そこで何点か伺います。現地に行っている職員の活動状況は私たちのところには聞こえてきていませんが、その職員が全員元気に活動しているのでしょうか。伺います。
○高橋都市基盤部副参事(生活安全担当) 派遣職員につきましては、毎日の業務報告を受けるほか、月1回、中野区へ帰庁報告のため戻った際には面談する機会を設けるなど、円滑なコミュニケーションの確保に努めております。そうした中で、職員の健康についても、こちらのほうでチェックをしているところです。派遣職員は、仕事におきましても、また、生活の面でも不慣れな環境で過ごしておりますが、復興の最前線にいることを非常に意気に感じておりまして、少しでも貢献できるよう努めながら、ただいま全員元気に活動しております。
○甲田委員 ありがとうございます。自衛隊や警察では、職員のメンタルケアが大事な課題となっております。中野区では、復興支援に行った職員、特に長期で行った職員のメンタルケアは行っているのでしょうか。
○角経営室副参事(人事担当) 平成24年度新規派遣するに当たりまして、職員に対して3月にメンタルヘルス研修を受講させてございます。また、今年の8月に長期派遣されている職員に対しまして、チェックリストによるストレスチェックを行ってございます。なお、このストレスチェックの内容につきましては、保健士、臨床心理士が確認を行っております。今後も十分なメンタルケアを行っていきたいと考えてございます。
○甲田委員 メンタルな部分では、リフレッシュも大切であると思います。休養が取れているか、また、要望などに耳を傾ける等の配慮もしていただき、被災自治体とのきずなをより固くしていけるよう努めていただきたいと思います。
その上で、現地での業務を通じて、中野区の今後の区民の安心・安全のために生かせるものをきちんと残していただくよう、我が会派としても訴えてまいりました。
そこで、この項の最後に伺います。派遣職員の貴重な活動、体験記録を今後の区政に生かすことが非常に大事だと思っておりますが、現在までに職員からどのように報告を受けていらっしゃるのでしょうか。また、その報告を聞かれて、上司としてどのように感じていらっしゃるのか、お聞かせください。

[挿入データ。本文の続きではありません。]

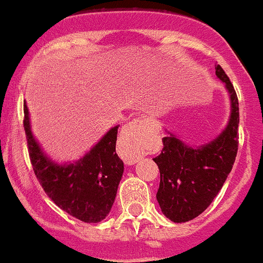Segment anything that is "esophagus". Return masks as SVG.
Segmentation results:
<instances>
[{
  "label": "esophagus",
  "instance_id": "esophagus-1",
  "mask_svg": "<svg viewBox=\"0 0 263 263\" xmlns=\"http://www.w3.org/2000/svg\"><path fill=\"white\" fill-rule=\"evenodd\" d=\"M149 124L148 119H134L123 131L122 153L126 164H135L143 156V137Z\"/></svg>",
  "mask_w": 263,
  "mask_h": 263
}]
</instances>
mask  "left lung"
Returning <instances> with one entry per match:
<instances>
[{"instance_id":"left-lung-1","label":"left lung","mask_w":263,"mask_h":263,"mask_svg":"<svg viewBox=\"0 0 263 263\" xmlns=\"http://www.w3.org/2000/svg\"><path fill=\"white\" fill-rule=\"evenodd\" d=\"M216 76L226 84L231 98L228 126L211 143L191 148L174 135L162 139L164 148L153 158L160 169L157 202L174 223L199 216L223 187L235 164L238 149V99L235 87L219 64Z\"/></svg>"}]
</instances>
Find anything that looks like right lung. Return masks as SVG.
Wrapping results in <instances>:
<instances>
[{"instance_id":"add662e5","label":"right lung","mask_w":263,"mask_h":263,"mask_svg":"<svg viewBox=\"0 0 263 263\" xmlns=\"http://www.w3.org/2000/svg\"><path fill=\"white\" fill-rule=\"evenodd\" d=\"M28 155L35 176L49 199L63 211L85 223H98L111 211L124 165L115 152L119 126L111 128L80 161L52 162L32 136L27 106H23Z\"/></svg>"}]
</instances>
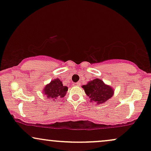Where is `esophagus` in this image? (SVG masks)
Instances as JSON below:
<instances>
[{"instance_id":"1","label":"esophagus","mask_w":151,"mask_h":151,"mask_svg":"<svg viewBox=\"0 0 151 151\" xmlns=\"http://www.w3.org/2000/svg\"><path fill=\"white\" fill-rule=\"evenodd\" d=\"M80 84H81V83H80V82H78L77 83H74L73 85L74 86H80Z\"/></svg>"}]
</instances>
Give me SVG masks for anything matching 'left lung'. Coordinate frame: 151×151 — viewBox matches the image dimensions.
I'll return each instance as SVG.
<instances>
[{
  "instance_id": "8db88e82",
  "label": "left lung",
  "mask_w": 151,
  "mask_h": 151,
  "mask_svg": "<svg viewBox=\"0 0 151 151\" xmlns=\"http://www.w3.org/2000/svg\"><path fill=\"white\" fill-rule=\"evenodd\" d=\"M82 87L90 99V102H94L96 105H101L106 103L114 95V89L108 85H106L103 80L99 78L88 82Z\"/></svg>"
}]
</instances>
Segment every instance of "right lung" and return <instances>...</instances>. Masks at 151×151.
Returning a JSON list of instances; mask_svg holds the SVG:
<instances>
[{"label":"right lung","instance_id":"obj_1","mask_svg":"<svg viewBox=\"0 0 151 151\" xmlns=\"http://www.w3.org/2000/svg\"><path fill=\"white\" fill-rule=\"evenodd\" d=\"M68 87L64 86L62 81L59 78L51 80L50 83L45 86L42 92L47 99L56 101L58 98H63L65 96Z\"/></svg>","mask_w":151,"mask_h":151}]
</instances>
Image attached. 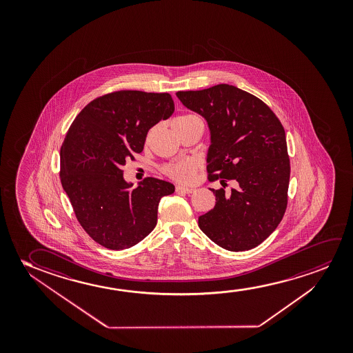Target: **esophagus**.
<instances>
[{
  "label": "esophagus",
  "instance_id": "1",
  "mask_svg": "<svg viewBox=\"0 0 353 353\" xmlns=\"http://www.w3.org/2000/svg\"><path fill=\"white\" fill-rule=\"evenodd\" d=\"M176 192H177V193L192 194L194 192V189L193 188H184V187H181V185H177V187H176Z\"/></svg>",
  "mask_w": 353,
  "mask_h": 353
}]
</instances>
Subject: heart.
Masks as SVG:
<instances>
[{
    "label": "heart",
    "mask_w": 353,
    "mask_h": 353,
    "mask_svg": "<svg viewBox=\"0 0 353 353\" xmlns=\"http://www.w3.org/2000/svg\"><path fill=\"white\" fill-rule=\"evenodd\" d=\"M193 117L195 116H192V114L181 116L174 121H184V119L193 118ZM150 131L147 136H150ZM161 170H163V174H166L169 179H174L179 183L187 184L193 182L195 174H196V166L192 160L189 159L179 160V161H176L172 164L165 165Z\"/></svg>",
    "instance_id": "heart-1"
}]
</instances>
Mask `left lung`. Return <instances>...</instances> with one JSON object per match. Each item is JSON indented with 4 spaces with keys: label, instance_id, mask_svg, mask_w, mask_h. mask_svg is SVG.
<instances>
[{
    "label": "left lung",
    "instance_id": "obj_1",
    "mask_svg": "<svg viewBox=\"0 0 353 353\" xmlns=\"http://www.w3.org/2000/svg\"><path fill=\"white\" fill-rule=\"evenodd\" d=\"M176 95L208 121V179L223 185L211 189L216 205L199 217V227L228 251L254 248L280 224L288 201L290 157L280 119L261 99L229 84ZM228 180L237 184L230 192Z\"/></svg>",
    "mask_w": 353,
    "mask_h": 353
}]
</instances>
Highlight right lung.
Returning a JSON list of instances; mask_svg holds the SVG:
<instances>
[{"label":"right lung","mask_w":353,"mask_h":353,"mask_svg":"<svg viewBox=\"0 0 353 353\" xmlns=\"http://www.w3.org/2000/svg\"><path fill=\"white\" fill-rule=\"evenodd\" d=\"M174 111L168 92L119 90L89 102L70 126L60 179L81 227L99 245L125 250L157 225L160 199L174 193V184L147 177L131 188L123 165L143 150L150 128Z\"/></svg>","instance_id":"right-lung-1"}]
</instances>
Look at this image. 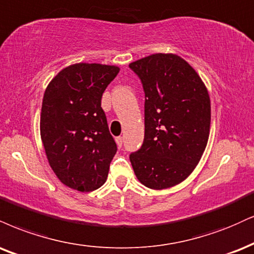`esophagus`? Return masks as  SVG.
Masks as SVG:
<instances>
[{"label":"esophagus","mask_w":254,"mask_h":254,"mask_svg":"<svg viewBox=\"0 0 254 254\" xmlns=\"http://www.w3.org/2000/svg\"><path fill=\"white\" fill-rule=\"evenodd\" d=\"M116 142H117L119 148H122V146H123V137H122V136L117 137V138H116Z\"/></svg>","instance_id":"1"}]
</instances>
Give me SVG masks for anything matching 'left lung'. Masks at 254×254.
I'll list each match as a JSON object with an SVG mask.
<instances>
[{"label":"left lung","instance_id":"obj_1","mask_svg":"<svg viewBox=\"0 0 254 254\" xmlns=\"http://www.w3.org/2000/svg\"><path fill=\"white\" fill-rule=\"evenodd\" d=\"M144 91V140L130 154L145 187L166 189L190 175L209 136L210 100L187 61L157 53L129 65Z\"/></svg>","mask_w":254,"mask_h":254}]
</instances>
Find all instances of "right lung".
I'll use <instances>...</instances> for the list:
<instances>
[{
  "mask_svg": "<svg viewBox=\"0 0 254 254\" xmlns=\"http://www.w3.org/2000/svg\"><path fill=\"white\" fill-rule=\"evenodd\" d=\"M118 72L116 66L75 64L58 73L46 88L41 139L51 168L67 187L92 191L108 179L117 144L102 96Z\"/></svg>",
  "mask_w": 254,
  "mask_h": 254,
  "instance_id": "1",
  "label": "right lung"
}]
</instances>
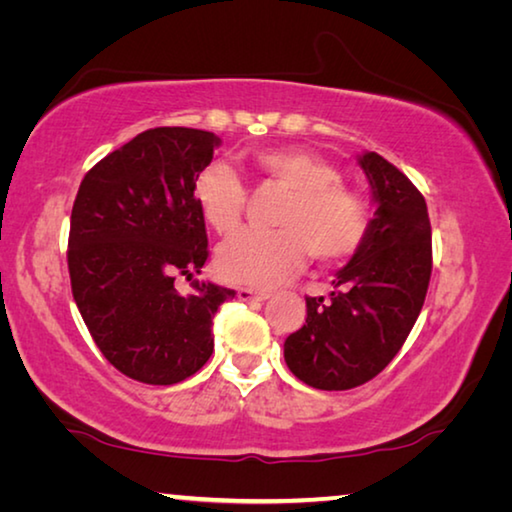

○高橋都市基盤部副参事(生活安全担当) 派遣職員につきましては、先ほど申し上げました日常の業務報告、月1回の帰庁報告のほかにも、1年間の派遣任務が終了した後には、年間を通じた活動報告をまとめてもらうこととしております。これまでさまざまな機会に派遣職員から報告を聞いて感じますことは、派遣職員が現地の皆さんとの交流を通じ経験した思いを私どもに真摯に話してくれる中で、一人の職員として通常では得られないような貴重な経験をしているものと、その点を強く感じております。今後も派遣職員一人ひとりがそれぞれ果たすべき任務を通じ、より大きな成果を上げ、1日も早い復興に貢献できるよう、しっかりと支援をしてまいりたいと存じます。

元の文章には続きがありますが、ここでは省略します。